The South African Federation of Trade Unions (SAFTU) welcomes the decrease in fuel prices as of today (05 June 2024), even though it will bring little to no relief for the people. The prices of both petrol and diesel are still elevated 45% higher than they were before the Russia-Ukraine conflict escalated in 2022.
The South African economy will now see a R1.24 decrease in both 93 and 95 octane petrol, a R1.18 decrease in 0.05% sulphur diesel, a R1.08 decrease in 0.005% sulphur diesel, a R1.07 decrease in the single maximum national retail price for illuminating paraffin, and a R1.35 decrease in the maximum LP gas retail price.
These reductions are largely due to a favourable Rand/US Dollar exchange rate, which averaged 18.4664 compared to the previous periodโs 18.9036. The Rand/Dollar exchange has a firm influence on the prices of imported goods, particularly products of commodities such as oil because they are sold globally based on a US dollar-denominated price.
The changes to the monetary policy in 1995 and 1996, which repealed exchange controls and allowed for free convertibility of the Rand, exposed the Rand to explosive fluctuations against the US dollar. Though this depreciation may have been welcomed by the government for its export-oriented strategy during GEAR years, today the depreciation of the Rand is a constant concern and fatal as it exposes the country to imported inflation, mainly through oil.
The decrease in fuel prices can positively impact the prices of goods and services, as transportation costs are a significant component of input expenses for businesses. Lower fuel prices can lead to reduced costs for transporting goods, which can in turn, reduce prices for consumers. However, this will not immediately set in. It will probably start trickling in once the decline of petrol and diesel prices in the upcoming months is consistent. In other words, working-class households will still face higher prices of consumer goods in which an average basket of household food grocery is over R5 300, and a unit cost of electricity is over R2.
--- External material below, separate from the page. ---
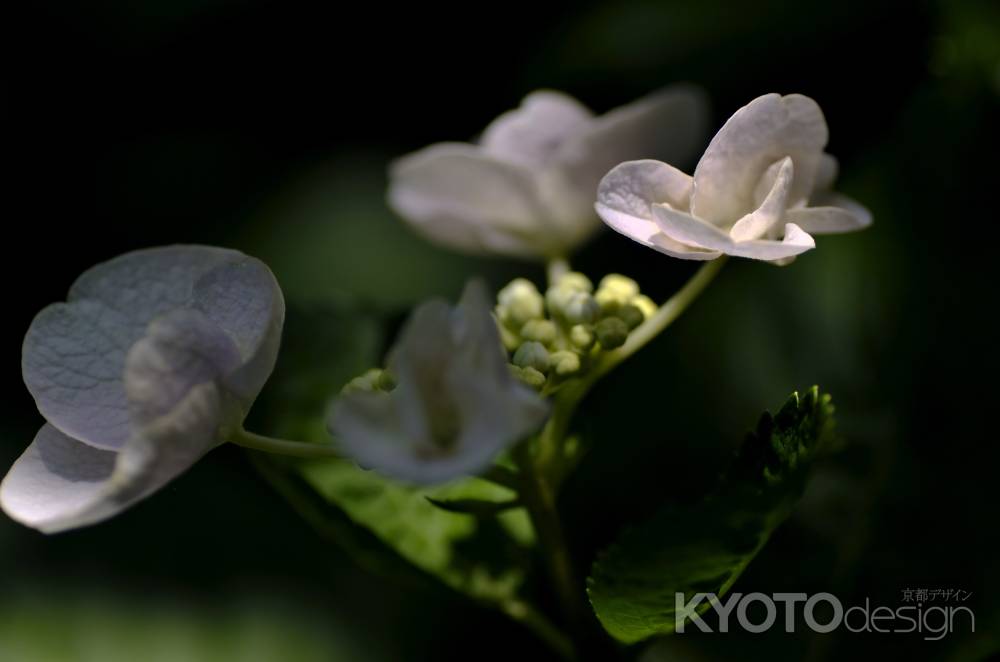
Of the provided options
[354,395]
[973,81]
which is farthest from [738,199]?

Despite this reduction in fuel prices, South Africans continue to face a significant challenge of higher interest rates. The current prime lending rate stands at 11.75%, which has increased the cost of borrowing for businesses and households. High interest rates mean higher monthly payments on loans and credit, leading to increased financial stress for many families. For small businesses, the high cost of debt can be crippling. Many small businesses are struggling to keep up with their loan repayments, and some are being forced to close their doors.
Combined with the high interest rates and load-shedding that is said to return in the future according to energy analysts, high diesel/petrol prices are devastating to small businesses and households.